Current geography has little to say about gene flow during divergence

The terms we use to describe the geography of speciation are deceptively simple. Mention allopatry, parapatry, or sympatry, and most biologists will have a clear picture of the underlying conceptual model of range limits (and probably some strong opinions about their relative frequency). Yet from a genetic perspective, these definitions can often obscure more than they clarify. For example, it’s hard to know what exactly allopatry means in highly vagile species like seabirds. Sure, coastal populations in western and eastern Pacific might appear discrete on a map, but if it’s a relatively easy trip between the two areas for volant migrants, are they actually diverging in isolation? A population genetic approach to the same terms therefore rely on relative rates of gene flow, from none (allopatry) to a lot (sympatry). But as speciation is an inherently geographic process, this is also an imperfect solution. Whether these alternate definitions can cross predict has largely remained unclear.

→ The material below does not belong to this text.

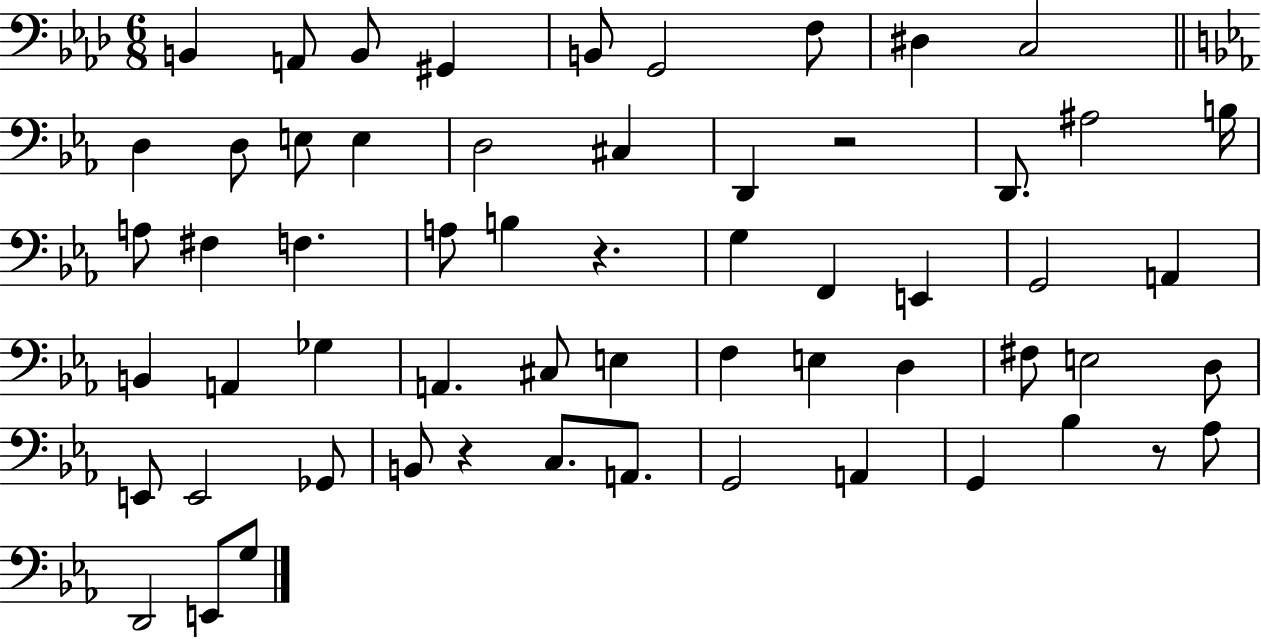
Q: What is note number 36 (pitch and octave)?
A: F3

Penalba et al’s new preprint addresses this question by looking at whether the geographic arrangement of contemporary bird species ranges predicts relative gene flow between species pairs during divergence. Using “suture zones” where eight Melaphagoid species pairs meet at biogeographic barriers across Northern Australia and New Guinea, the study collected SNP data and sequenced the mitochondrial gene ND2 to assess population structure, relative divergence, probability of migration throughout the speciation process, and the fit of various models of parapatric speciation, e.g. whether measures of genetic distance shows a linear or nonlinear increase. The authors also modeled changing species distributions through time with maximum entropy and environmental layers from the present, mid-Holocene, and last glacial maximum.

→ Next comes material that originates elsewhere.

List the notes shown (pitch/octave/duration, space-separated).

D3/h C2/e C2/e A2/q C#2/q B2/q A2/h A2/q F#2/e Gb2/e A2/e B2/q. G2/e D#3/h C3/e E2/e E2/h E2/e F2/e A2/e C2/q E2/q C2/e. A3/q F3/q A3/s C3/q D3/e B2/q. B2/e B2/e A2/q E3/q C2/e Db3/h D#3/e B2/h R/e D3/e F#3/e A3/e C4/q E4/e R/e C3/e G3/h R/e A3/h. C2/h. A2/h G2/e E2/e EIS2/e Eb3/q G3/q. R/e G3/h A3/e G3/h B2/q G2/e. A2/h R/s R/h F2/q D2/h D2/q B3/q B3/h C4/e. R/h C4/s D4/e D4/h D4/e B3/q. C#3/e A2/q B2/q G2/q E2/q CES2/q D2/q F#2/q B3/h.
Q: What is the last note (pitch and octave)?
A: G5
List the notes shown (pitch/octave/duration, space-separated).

Figure 1 from Penalba et al. (2017).


If you’re familiar with the comparative phylogeography literature, their basic results are unsurprising: taxa varied widely in their divergence history, and their contemporary distributions did little to predict rates of gene flow during divergence. Among the many possible explanations for this discordance, an important one is the inherent lability of species ranges through time, even though they can appear as fixed, static entities on human timescales. (Losos and Glor’s 2003 paper provides a nice discussion of range dynamism over geologic time in a phylogenetic context.) Penalba et al.’s species distribution modeling provides support for this hypothesis by identifying distance and total range connectivity throughout all time periods as a better predictor of gene flow during speciation than current geography alone.  

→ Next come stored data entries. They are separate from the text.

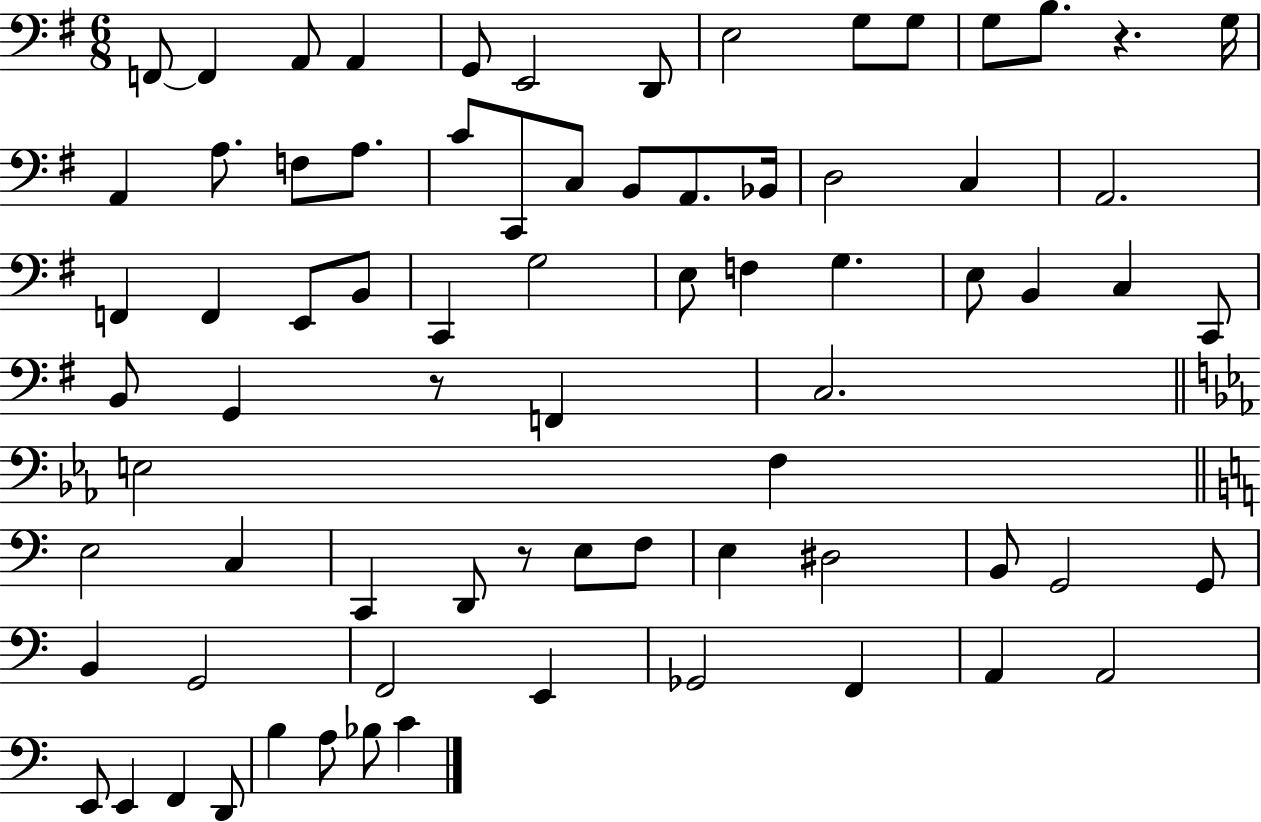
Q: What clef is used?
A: bass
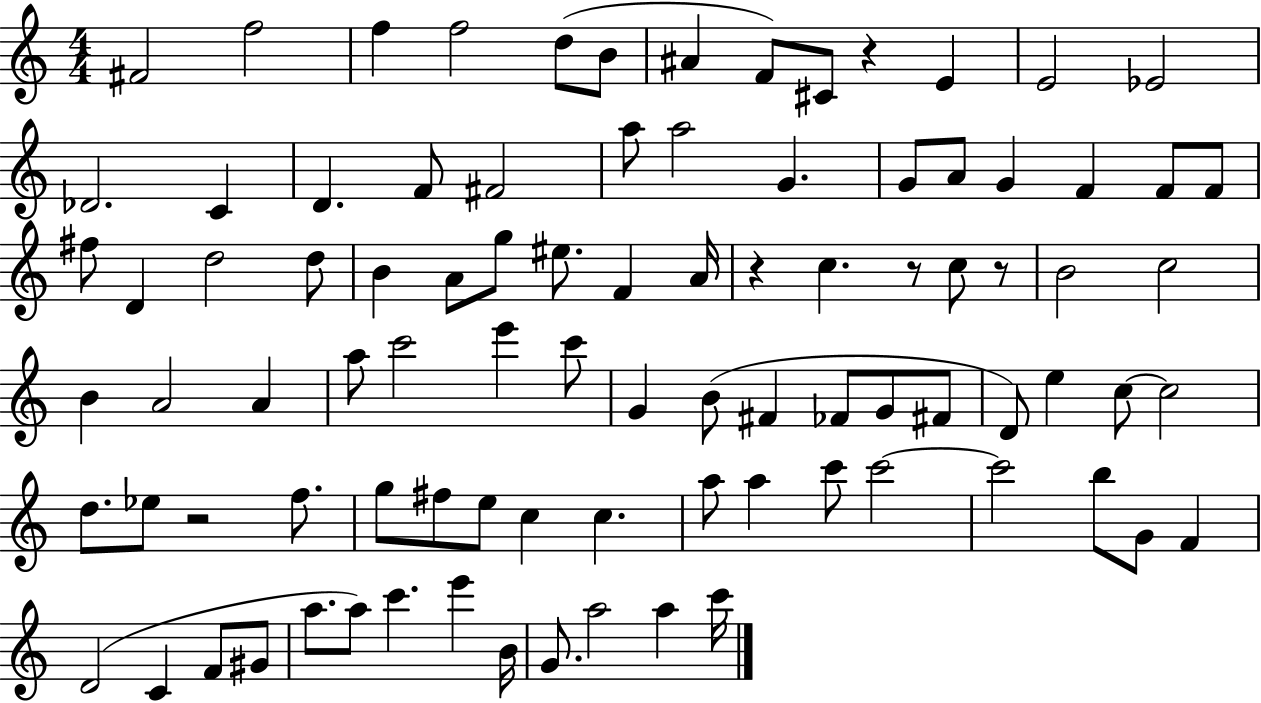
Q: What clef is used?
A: treble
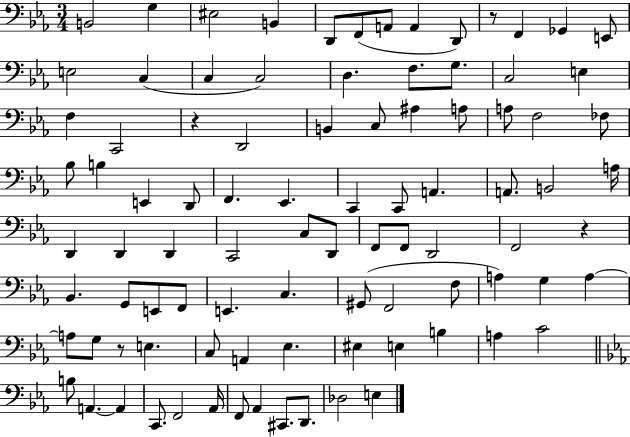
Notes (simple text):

B2/h G3/q EIS3/h B2/q D2/e F2/e A2/e A2/q D2/e R/e F2/q Gb2/q E2/e E3/h C3/q C3/q C3/h D3/q. F3/e. G3/e. C3/h E3/q F3/q C2/h R/q D2/h B2/q C3/e A#3/q A3/e A3/e F3/h FES3/e Bb3/e B3/q E2/q D2/e F2/q. Eb2/q. C2/q C2/e A2/q. A2/e. B2/h A3/s D2/q D2/q D2/q C2/h C3/e D2/e F2/e F2/e D2/h F2/h R/q Bb2/q. G2/e E2/e F2/e E2/q. C3/q. G#2/e F2/h F3/e A3/q G3/q A3/q A3/e G3/e R/e E3/q. C3/e A2/q Eb3/q. EIS3/q E3/q B3/q A3/q C4/h B3/e A2/q. A2/q C2/e. F2/h Ab2/s F2/e Ab2/q C#2/e. D2/e. Db3/h E3/q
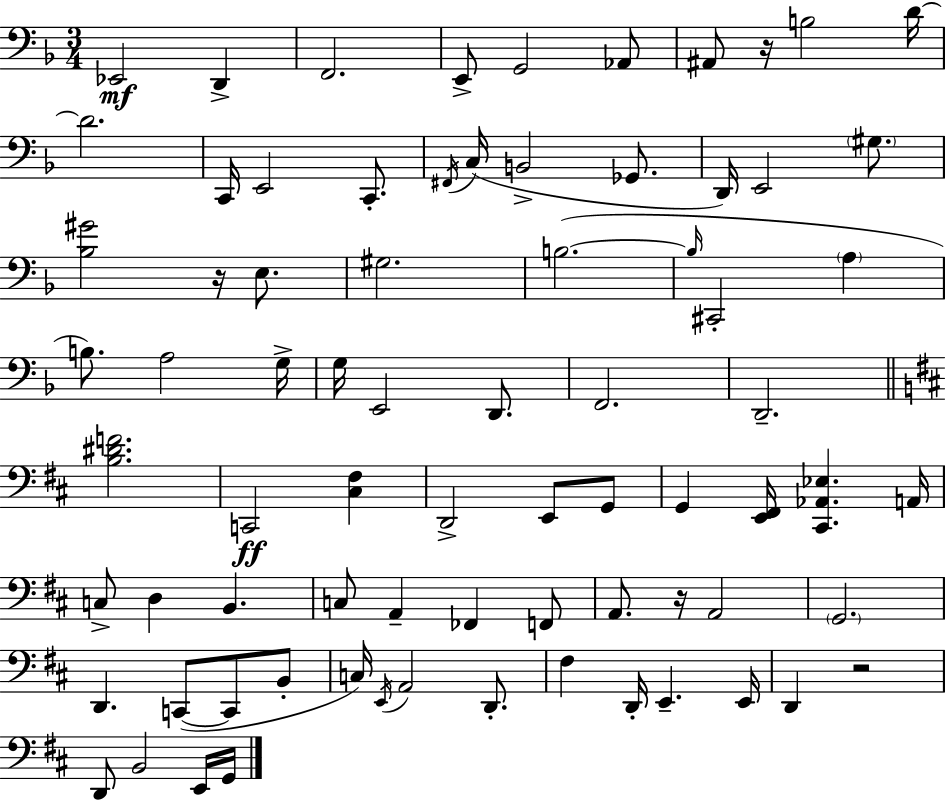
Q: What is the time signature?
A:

But while individual taxon pairs showed idiosyncratic history, they shared a pattern of divergence featuring a rapid transition between high and low gene flow, likely indicating the point of speciation. Consistent with the “snowball” model of accumulating incompatibility loci, this finding ties nicely into our broader understanding of speciation genomics. As the authors note, however, distinguishing between this resistance to gene flow and patterns of linked selection can be difficult. It seems likely that this question and other mechanistic questions represent the next frontier in understanding the relationship between genomes and geography as one species becomes two.
References:
Losos, J.B., Glor, R.E. 2003. Phylogenetic comparative methods and the geography of speciation. Trends in Ecology and Evolution.
Penalba, J.V., Joseph, L., Moritz, C. 2017. Current geography masks dynamic history of gene flow during speciation in northern Australian birds. bioRxiv.